**Document extract:**
American Medical Biographies/Jackson, Charles Thomas
Jackson, Charles Thomas (1805–1880)
The life of Charles Thomas Jackson, chemist, mineralogist and geologist, interests us because he had to do with the discovery of the electric telegraph and, more especially, ether anesthesia.
Born at Plymouth, Massachusetts, June 21, 1805, he was descended from Abraham Jackson, one of the early settlers of that town, and on his mother's side, from Rev. John Cotton. While preparing himself for college his health failed and he made an excursion on foot through New York and New Jersey with several naturalists. Returning to Boston he studied medicine and graduated from the Harvard Medical School in 1829, having made a geological survey of Nova Scotia during the summer vacations. After graduating he spent three years in Europe pursuing his studies and making a pedestrian tour and assisting in autopsying the bodies of the victims of the cholera epidemic in Vienna, as a result publishing "Cholera in Vienna" in the Medical Magazine, Boston, for October, 1832. Returning to Boston in 1832 Jackson brought with him a large amount of electrical and philosophical apparatus and it so happened that Prof. S. F. B. Morse was a passenger on the same ship. Jackson claimed that he pointed out to Morse the essential and peculiar features of the electric telegraph, which was patented by Morse in 1840. Jackson had previously perfected a working model of such a telegraph but did not think it capable of being brought into general use. Later he got into a controversy with Morse as to priority.

**Dataset extract:**
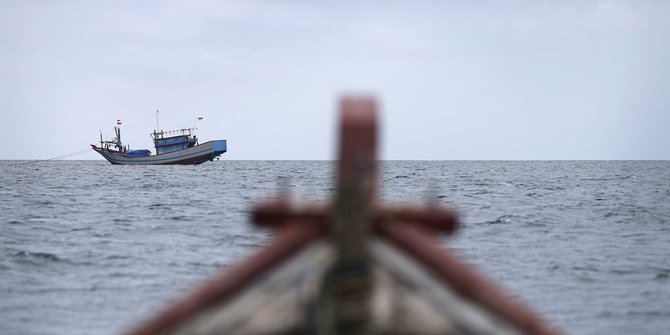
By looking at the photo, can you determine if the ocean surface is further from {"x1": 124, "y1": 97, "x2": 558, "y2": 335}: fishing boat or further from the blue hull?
the blue hull

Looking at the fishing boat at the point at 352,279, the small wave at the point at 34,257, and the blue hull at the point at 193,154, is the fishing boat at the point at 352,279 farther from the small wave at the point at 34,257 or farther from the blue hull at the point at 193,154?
the blue hull at the point at 193,154

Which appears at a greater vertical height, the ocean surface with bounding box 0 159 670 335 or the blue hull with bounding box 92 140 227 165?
the blue hull with bounding box 92 140 227 165

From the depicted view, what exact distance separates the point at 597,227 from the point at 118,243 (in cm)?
2116

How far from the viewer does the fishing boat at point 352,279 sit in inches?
80.9

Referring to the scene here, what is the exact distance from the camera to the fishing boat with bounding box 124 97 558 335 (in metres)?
2.05

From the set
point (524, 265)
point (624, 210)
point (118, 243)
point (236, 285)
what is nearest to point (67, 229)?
point (118, 243)

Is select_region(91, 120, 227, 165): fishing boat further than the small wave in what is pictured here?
Yes

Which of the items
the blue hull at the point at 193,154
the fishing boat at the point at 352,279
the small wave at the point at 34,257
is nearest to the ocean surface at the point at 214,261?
the small wave at the point at 34,257

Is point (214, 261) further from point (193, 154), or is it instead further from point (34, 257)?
point (193, 154)

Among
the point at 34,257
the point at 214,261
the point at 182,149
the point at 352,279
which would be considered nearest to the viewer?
the point at 352,279

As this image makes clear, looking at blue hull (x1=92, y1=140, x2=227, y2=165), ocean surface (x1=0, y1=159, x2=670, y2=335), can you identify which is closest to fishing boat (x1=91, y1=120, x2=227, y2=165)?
blue hull (x1=92, y1=140, x2=227, y2=165)

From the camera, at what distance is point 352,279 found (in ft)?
6.86

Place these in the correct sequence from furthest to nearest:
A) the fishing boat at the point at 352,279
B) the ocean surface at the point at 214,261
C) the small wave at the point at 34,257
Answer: the small wave at the point at 34,257 → the ocean surface at the point at 214,261 → the fishing boat at the point at 352,279

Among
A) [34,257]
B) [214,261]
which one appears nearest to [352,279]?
[214,261]
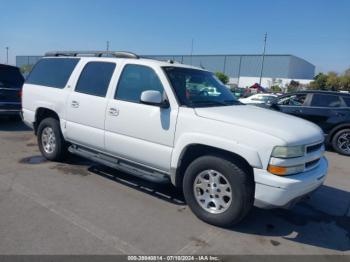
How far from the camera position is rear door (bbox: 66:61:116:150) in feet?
16.2

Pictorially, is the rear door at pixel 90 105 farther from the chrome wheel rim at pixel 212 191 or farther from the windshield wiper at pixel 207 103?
the chrome wheel rim at pixel 212 191

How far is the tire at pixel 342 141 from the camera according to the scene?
8828 mm

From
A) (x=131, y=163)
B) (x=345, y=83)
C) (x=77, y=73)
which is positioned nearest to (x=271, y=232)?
(x=131, y=163)

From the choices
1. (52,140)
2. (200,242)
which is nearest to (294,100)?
(52,140)

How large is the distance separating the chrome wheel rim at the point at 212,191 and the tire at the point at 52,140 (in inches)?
118

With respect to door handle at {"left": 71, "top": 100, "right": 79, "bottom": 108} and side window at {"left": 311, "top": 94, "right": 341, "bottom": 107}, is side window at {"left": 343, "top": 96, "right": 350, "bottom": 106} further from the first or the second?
door handle at {"left": 71, "top": 100, "right": 79, "bottom": 108}

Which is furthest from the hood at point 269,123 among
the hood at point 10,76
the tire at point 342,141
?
the hood at point 10,76

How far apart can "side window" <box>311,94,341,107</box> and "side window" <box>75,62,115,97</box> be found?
22.1ft

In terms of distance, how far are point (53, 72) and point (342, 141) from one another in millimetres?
7640

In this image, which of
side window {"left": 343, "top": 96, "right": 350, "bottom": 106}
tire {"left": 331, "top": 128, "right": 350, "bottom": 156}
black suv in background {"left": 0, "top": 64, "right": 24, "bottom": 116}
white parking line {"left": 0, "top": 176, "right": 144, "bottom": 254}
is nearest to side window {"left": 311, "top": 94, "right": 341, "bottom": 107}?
side window {"left": 343, "top": 96, "right": 350, "bottom": 106}

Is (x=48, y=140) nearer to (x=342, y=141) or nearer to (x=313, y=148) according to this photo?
(x=313, y=148)

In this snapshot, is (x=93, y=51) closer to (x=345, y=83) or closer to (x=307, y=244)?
(x=307, y=244)

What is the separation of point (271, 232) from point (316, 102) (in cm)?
656

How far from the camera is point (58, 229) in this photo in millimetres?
3584
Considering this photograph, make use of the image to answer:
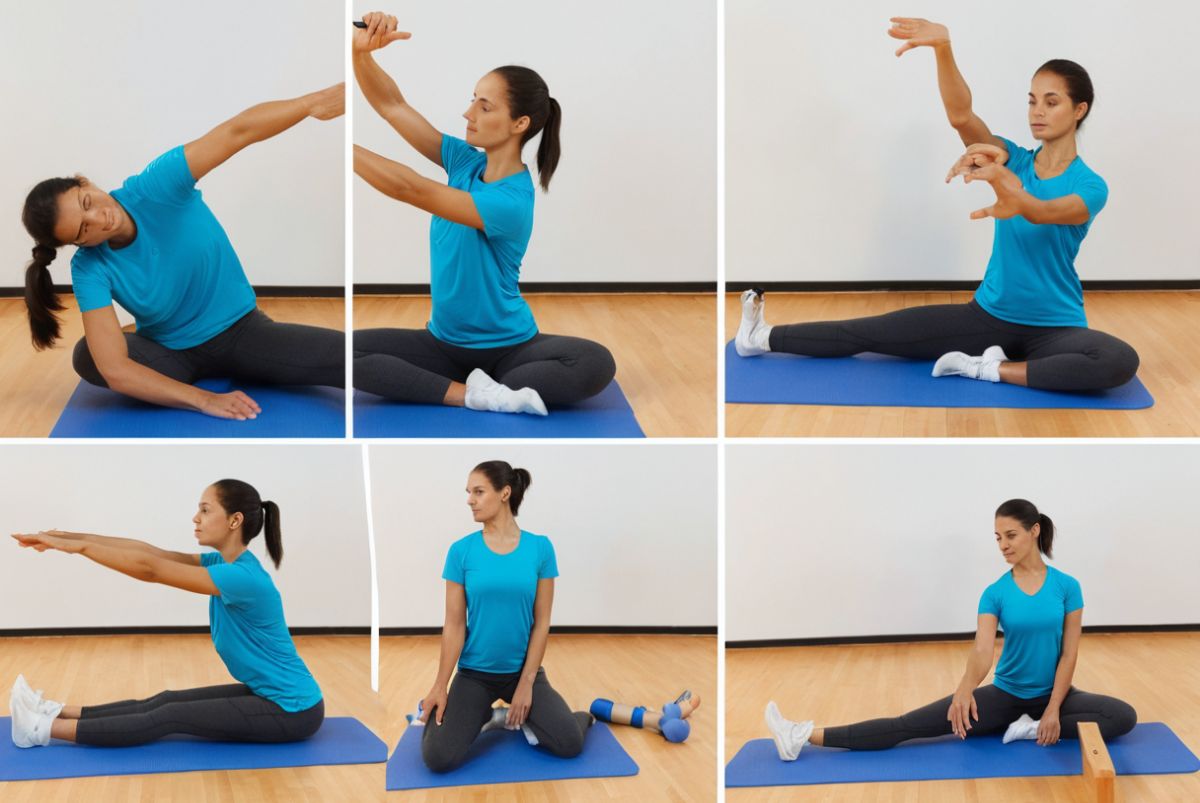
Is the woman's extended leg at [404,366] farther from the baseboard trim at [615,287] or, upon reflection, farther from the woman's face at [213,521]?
the baseboard trim at [615,287]

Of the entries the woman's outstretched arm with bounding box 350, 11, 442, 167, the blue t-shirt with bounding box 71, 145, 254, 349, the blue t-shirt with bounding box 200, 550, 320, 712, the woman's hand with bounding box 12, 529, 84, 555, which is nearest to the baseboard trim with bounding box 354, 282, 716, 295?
the woman's outstretched arm with bounding box 350, 11, 442, 167

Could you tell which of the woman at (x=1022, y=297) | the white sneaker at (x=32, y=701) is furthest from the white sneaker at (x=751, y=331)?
the white sneaker at (x=32, y=701)

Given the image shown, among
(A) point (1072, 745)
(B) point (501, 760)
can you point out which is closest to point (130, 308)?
(B) point (501, 760)

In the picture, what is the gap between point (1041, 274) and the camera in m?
2.86

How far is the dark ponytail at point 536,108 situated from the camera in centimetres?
264

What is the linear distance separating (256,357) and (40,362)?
545mm

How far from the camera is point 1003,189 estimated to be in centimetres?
258

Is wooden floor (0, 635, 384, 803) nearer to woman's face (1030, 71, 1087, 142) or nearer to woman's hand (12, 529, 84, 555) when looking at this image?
woman's hand (12, 529, 84, 555)

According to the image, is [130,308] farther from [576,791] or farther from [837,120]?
[837,120]

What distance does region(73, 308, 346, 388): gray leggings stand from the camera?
2.71 metres

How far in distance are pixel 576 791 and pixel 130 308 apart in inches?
56.1

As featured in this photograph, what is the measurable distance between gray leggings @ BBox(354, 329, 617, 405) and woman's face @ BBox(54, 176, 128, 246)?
0.57m

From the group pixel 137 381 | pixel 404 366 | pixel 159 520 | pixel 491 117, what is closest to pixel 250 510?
pixel 137 381

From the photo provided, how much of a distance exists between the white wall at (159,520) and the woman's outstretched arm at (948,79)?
5.57 feet
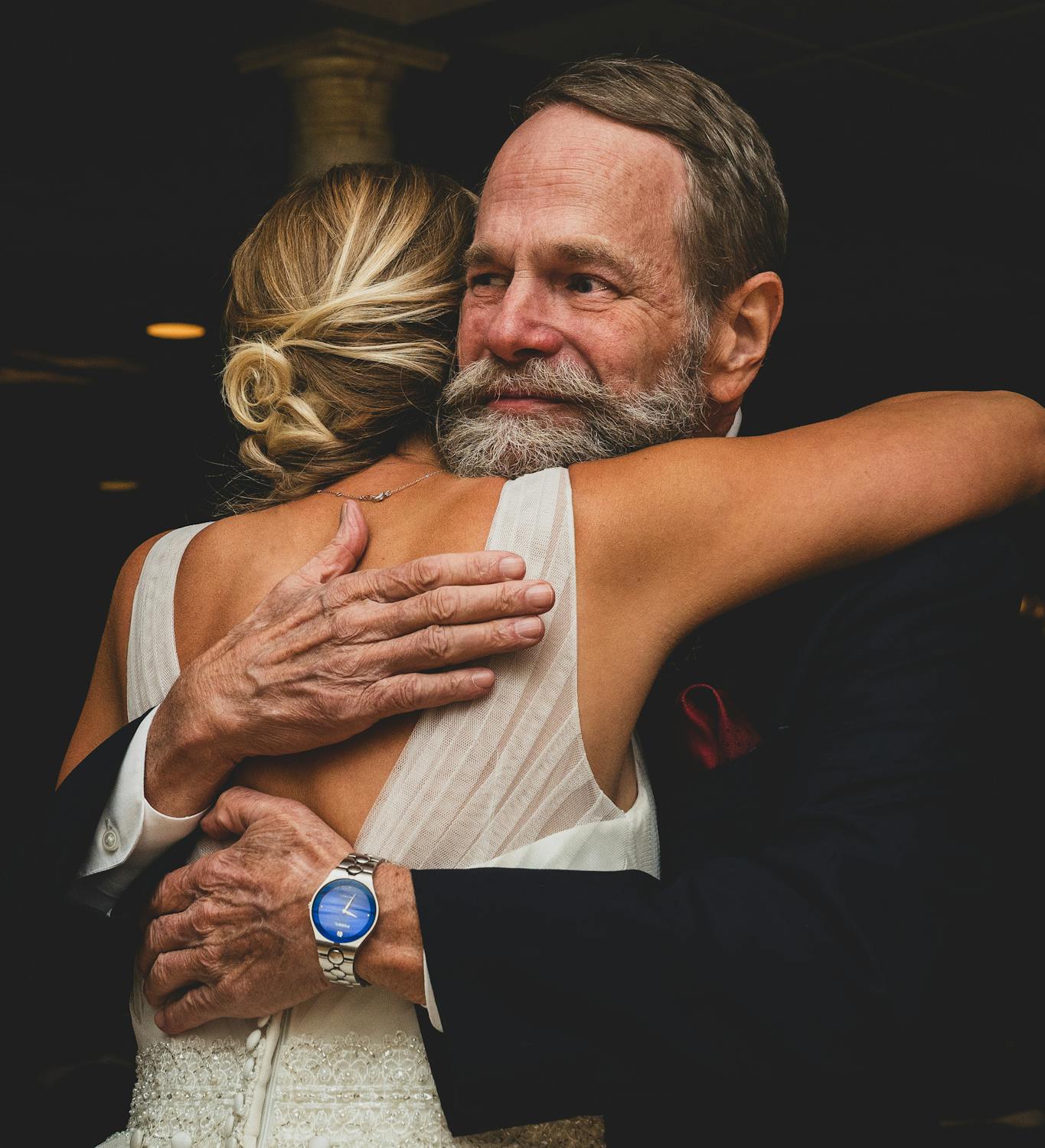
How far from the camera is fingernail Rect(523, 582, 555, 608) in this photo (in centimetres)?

**Exercise goal:**
Answer these questions from the biography of Charles Thomas Jackson:
(a) In what town was Jackson born?
(b) In what year did he graduate from the Harvard Medical School?
(c) In what year did Morse patent the electric telegraph?
The records are not required for the work that follows.

**Answer for this exercise:**
(a) Plymouth, Massachusetts
(b) 1829
(c) 1840